After the breading was done, the zucchini chips were ready to go in the oven. Sarah slid them in and set the timer for when we would need to flip them. After they were flipped, it’d just be a few more minutes before we’d heat up the meatballs and be ready for dinner.
I had a smile on my face, but inside I was still pouring over what had happened earlier. “She doesn’t think I can do this stuff,” I thought. “She has to take over everything,” I stewed. I was awoken from my self-focused stupor by an alarming sound.
The fire alarm.
Smoke had begun to gather in our apartment — so much so that our smoke detector thought there was a fire. Well, this had happened before. Sarah hurriedly opened the windows while I grabbed a towel to wave in front of the smoke detector to clear the air.
After the blaring alarm had finally shut off (hopefully it didn’t scare the neighbors), I stopped to think. The smoke detector did it’s job — it detected smoke. As all of us budding survivalists know, where there’s smoke there’s fire. Except…there was no fire. It was a false alarm. This loud, obnoxious blaring had happened for the wrong reason. There was smoke, but there was no fire. Smoke is hazy. It clouds the view. I’m grateful that our smoke detector goes off so quickly, don’t get me wrong. I’m glad it’s there to protect us. But in this case, it was overprotective.
What is a useful trait in smoke detectors can be a very poor trait in the mind, however. As I thought about it, I realized how overprotective I had been…of myself.
I thought I sensed smoke — rather my wife’s indignation and perceived superiority. Instead, she was just trying to make some tasty zucchini chips. There was no malice in what she had said. But I interpreted smoke, and my alarm went off.
Marriage has helped me see that we need to be aware of the narratives we tell ourselves. Our internal “smoke detectors” can be deceiving. That’s because in most situations, we look out for our own best interests. We try to save face or make ourselves look good.
But as a husband, I need to be looking out for my wife above myself. I need to be self-sacrificing and willing to serve.
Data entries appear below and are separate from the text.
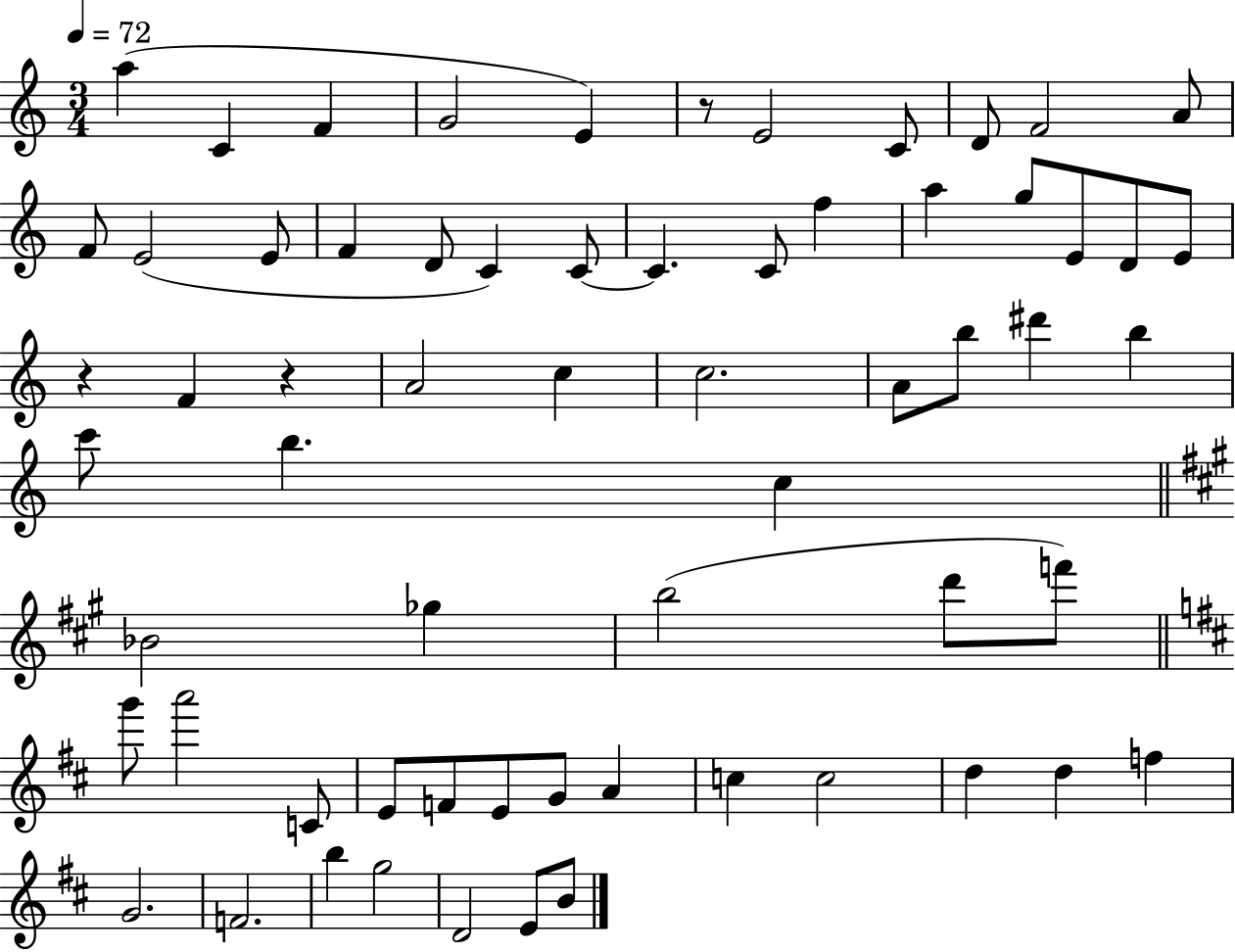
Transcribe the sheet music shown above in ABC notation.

X:1
T:Untitled
M:3/4
L:1/4
K:C
a C F G2 E z/2 E2 C/2 D/2 F2 A/2 F/2 E2 E/2 F D/2 C C/2 C C/2 f a g/2 E/2 D/2 E/2 z F z A2 c c2 A/2 b/2 ^d' b c'/2 b c _B2 _g b2 d'/2 f'/2 g'/2 a'2 C/2 E/2 F/2 E/2 G/2 A c c2 d d f G2 F2 b g2 D2 E/2 B/2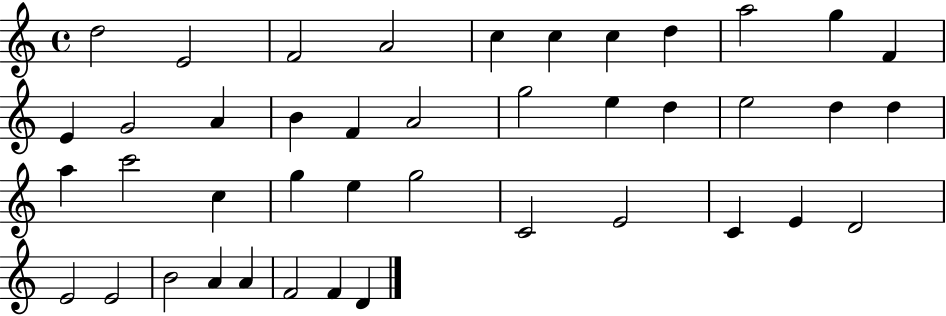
X:1
T:Untitled
M:4/4
L:1/4
K:C
d2 E2 F2 A2 c c c d a2 g F E G2 A B F A2 g2 e d e2 d d a c'2 c g e g2 C2 E2 C E D2 E2 E2 B2 A A F2 F D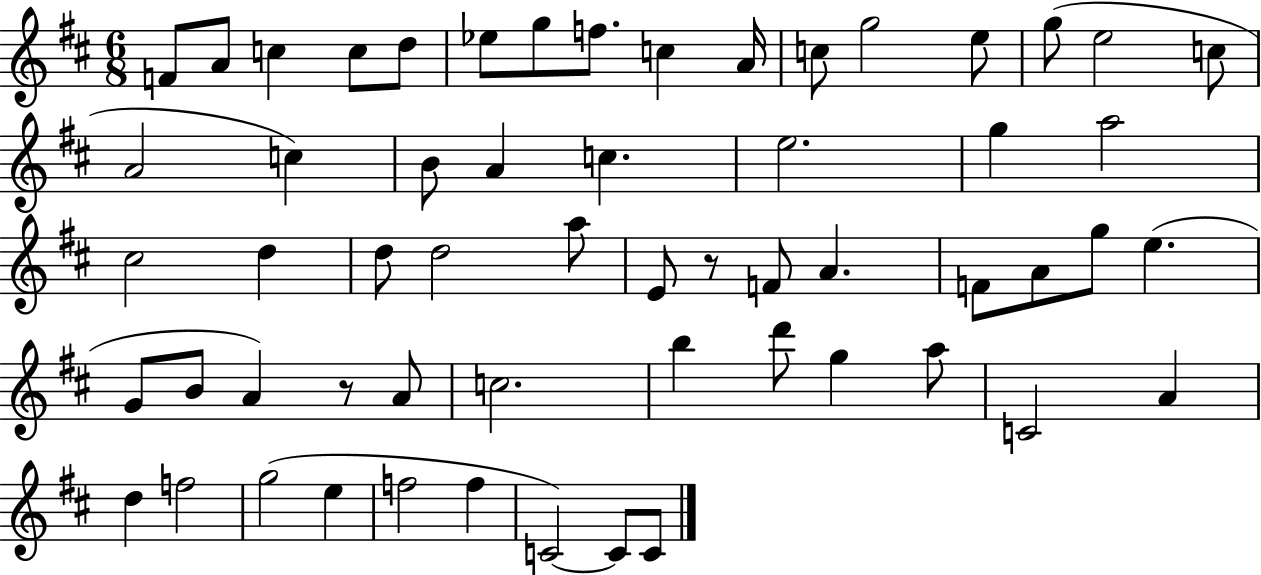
F4/e A4/e C5/q C5/e D5/e Eb5/e G5/e F5/e. C5/q A4/s C5/e G5/h E5/e G5/e E5/h C5/e A4/h C5/q B4/e A4/q C5/q. E5/h. G5/q A5/h C#5/h D5/q D5/e D5/h A5/e E4/e R/e F4/e A4/q. F4/e A4/e G5/e E5/q. G4/e B4/e A4/q R/e A4/e C5/h. B5/q D6/e G5/q A5/e C4/h A4/q D5/q F5/h G5/h E5/q F5/h F5/q C4/h C4/e C4/e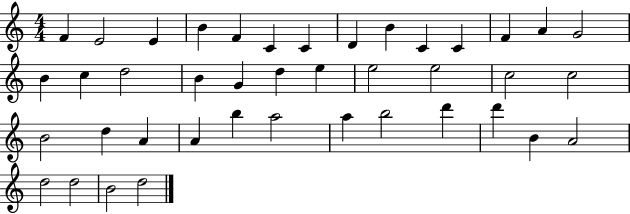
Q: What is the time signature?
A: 4/4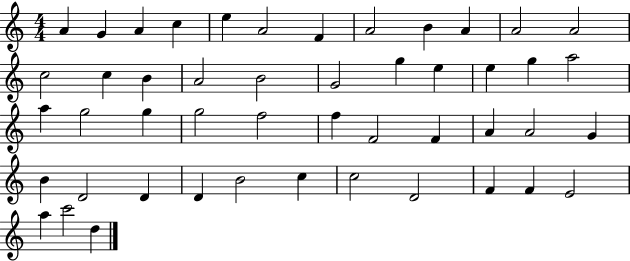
A4/q G4/q A4/q C5/q E5/q A4/h F4/q A4/h B4/q A4/q A4/h A4/h C5/h C5/q B4/q A4/h B4/h G4/h G5/q E5/q E5/q G5/q A5/h A5/q G5/h G5/q G5/h F5/h F5/q F4/h F4/q A4/q A4/h G4/q B4/q D4/h D4/q D4/q B4/h C5/q C5/h D4/h F4/q F4/q E4/h A5/q C6/h D5/q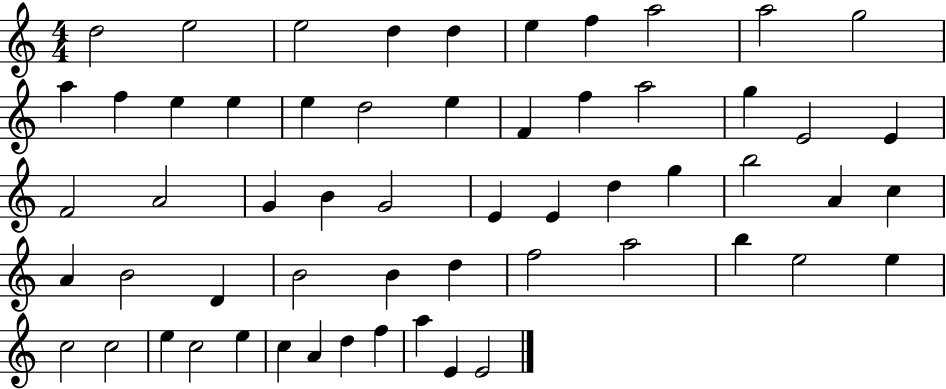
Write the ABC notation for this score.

X:1
T:Untitled
M:4/4
L:1/4
K:C
d2 e2 e2 d d e f a2 a2 g2 a f e e e d2 e F f a2 g E2 E F2 A2 G B G2 E E d g b2 A c A B2 D B2 B d f2 a2 b e2 e c2 c2 e c2 e c A d f a E E2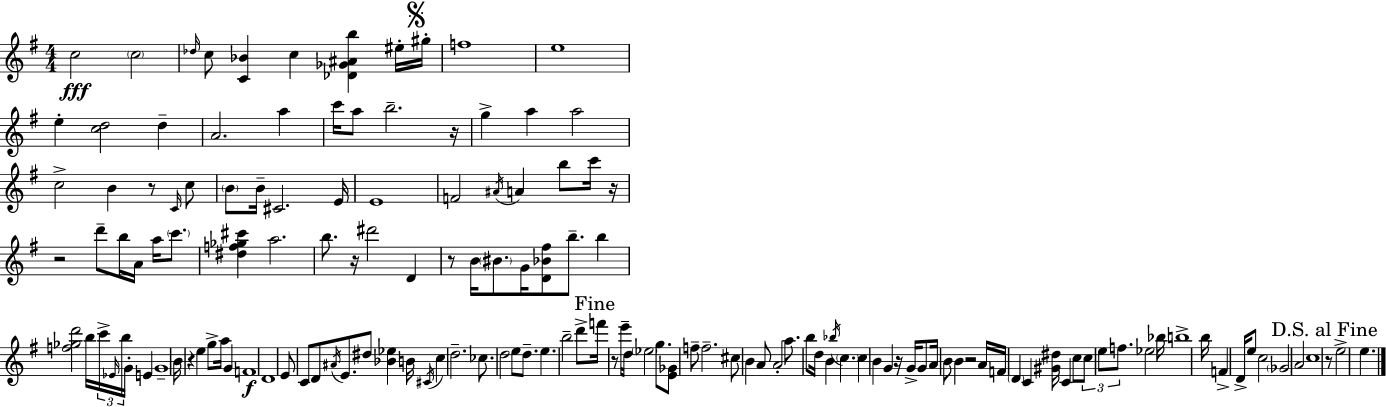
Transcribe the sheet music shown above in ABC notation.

X:1
T:Untitled
M:4/4
L:1/4
K:G
c2 c2 _d/4 c/2 [C_B] c [_D_G^Ab] ^e/4 ^g/4 f4 e4 e [cd]2 d A2 a c'/4 a/2 b2 z/4 g a a2 c2 B z/2 C/4 c/2 B/2 B/4 ^C2 E/4 E4 F2 ^A/4 A b/2 c'/4 z/4 z2 d'/2 b/4 A/4 a/4 c'/2 [^df_g^c'] a2 b/2 z/4 ^d'2 D z/2 B/4 ^B/2 G/4 [D_B^f]/2 b/2 b [f_gd']2 b/4 c'/4 _E/4 b/4 G/4 E G4 B/4 z e g/2 a/4 G F4 D4 E/2 C/2 D/2 ^A/4 E/2 ^d/2 [_B_e] B/4 ^C/4 c d2 _c/2 d2 e/2 d/2 e b2 d'/2 f'/4 z/2 e'/4 d/4 _e2 g/2 [E_G]/2 f/2 f2 ^c/2 B A/2 A2 a/2 b/2 d/4 B _b/4 c c B G z/4 G/4 G/2 A/4 B/2 B z2 A/4 F/4 D C [^G^d]/4 C c/2 c/2 e/2 f/2 _e2 _b/4 b4 b/4 F D/4 e/2 c2 _G2 A2 c4 z/2 e2 e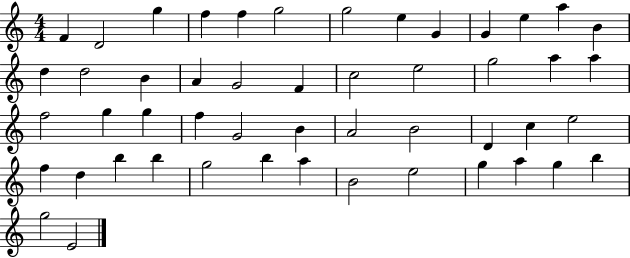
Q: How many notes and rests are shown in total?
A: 50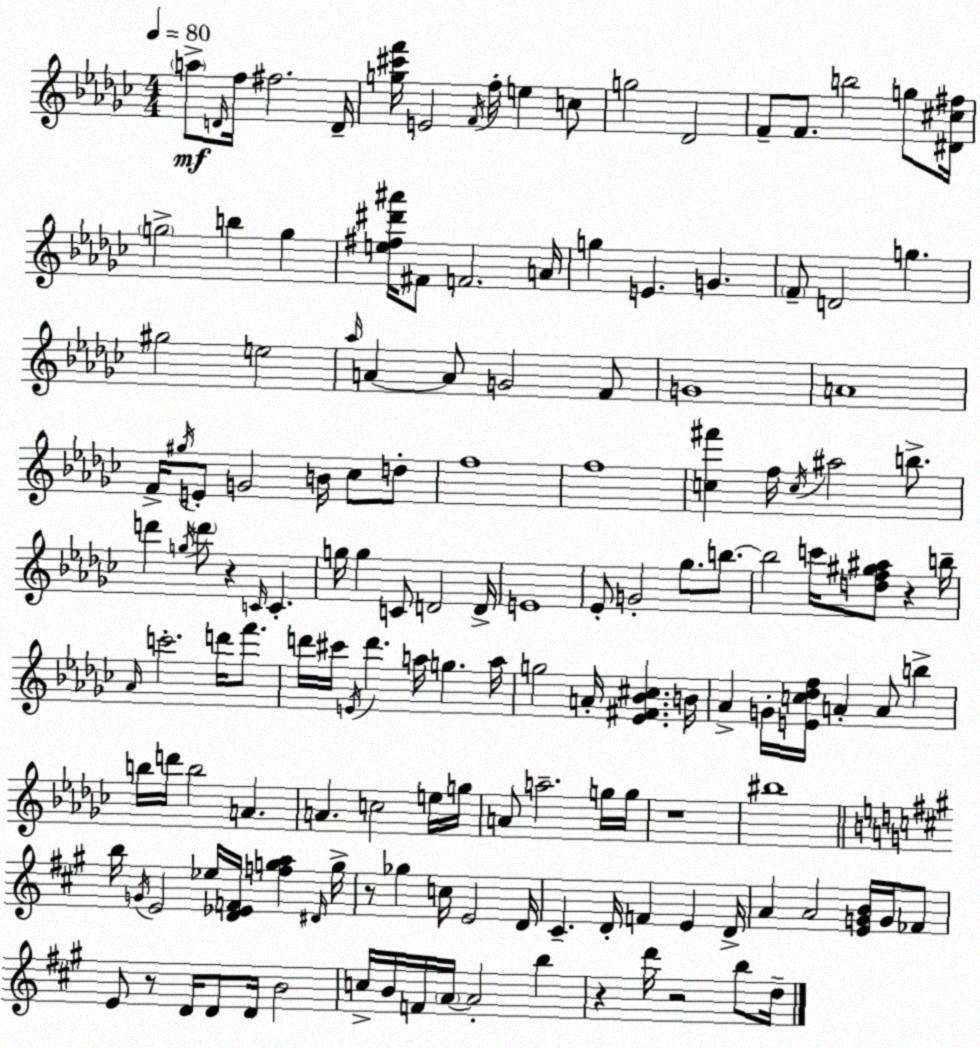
X:1
T:Untitled
M:4/4
L:1/4
K:Ebm
a/2 D/4 f/4 ^f2 D/4 [g^c'f']/4 E2 F/4 f/4 e c/2 g2 _D2 F/2 F/2 b2 g/2 [^D^c^f]/4 g2 b g [e^f^d'^a']/4 ^F/2 F2 A/4 g E G F/2 D2 g ^g2 e2 _a/4 A A/2 G2 F/2 G4 A4 F/4 ^g/4 E/2 G2 B/4 _c/2 d/2 f4 f4 [c^f'] f/4 c/4 ^a2 b/2 d' g/4 d'/2 z C/4 C g/4 g C/2 D2 D/4 E4 _E/2 G2 _g/2 b/2 b2 c'/4 [df^g^a]/2 z b/4 _A/4 c'2 d'/4 f'/2 d'/4 ^c'/4 E/4 d' a/4 g a/4 g2 A/4 [_E^F_B^c] B/4 _A G/4 [Ec_df]/4 A A/2 b b/4 d'/4 b2 A A c2 e/4 g/4 A/2 a2 g/4 g/4 z4 ^b4 b/4 G/4 E2 _e/4 [D_EF]/4 [fga] ^D/4 g/4 z/2 _g c/4 E2 D/4 ^C D/4 F E D/4 A A2 [EGB]/4 G/4 _F/2 E/2 z/2 D/4 D/2 D/4 B2 c/4 B/4 F/4 A/4 A2 b z d'/4 z2 b/2 d/4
I made a vow to love and cherish her. It’s hard to do that when I’m too busy being worried about little old me.
Did Sarah do anything wrong? Absolutely not! She wasn’t nagging or being inconsiderate. She just wanted to make the zucchini chips the right way. And her motivation in doing that wasn’t selfish at all — she wanted her husband to have something good to eat.
When the food was all ready, we sat down to dinner. I crunched into a zucchini chip. Mmmmm…so good! The breading was perfect, and they weren’t burnt. You see, I had already proven what happened when I was allowed to have the controls of cooking zucchini chips — they get burnt. But when I had my wife to help me, they turned out just fine.
This is a lesson I’ll undoubtedly keep learning the rest of my life. Being married is hard work. There are many life lessons to be learned. But on this day, I heard the message loud and clear because it came in the form of a blaring firm alarm.
I encourage you, beware of false fire alarms in your own life. Be willing to look through the smoke to see what’s really there. Sometimes, you will find little fires that you must put out before they become raging infernos. But, in my experience, most times it’s just smoke.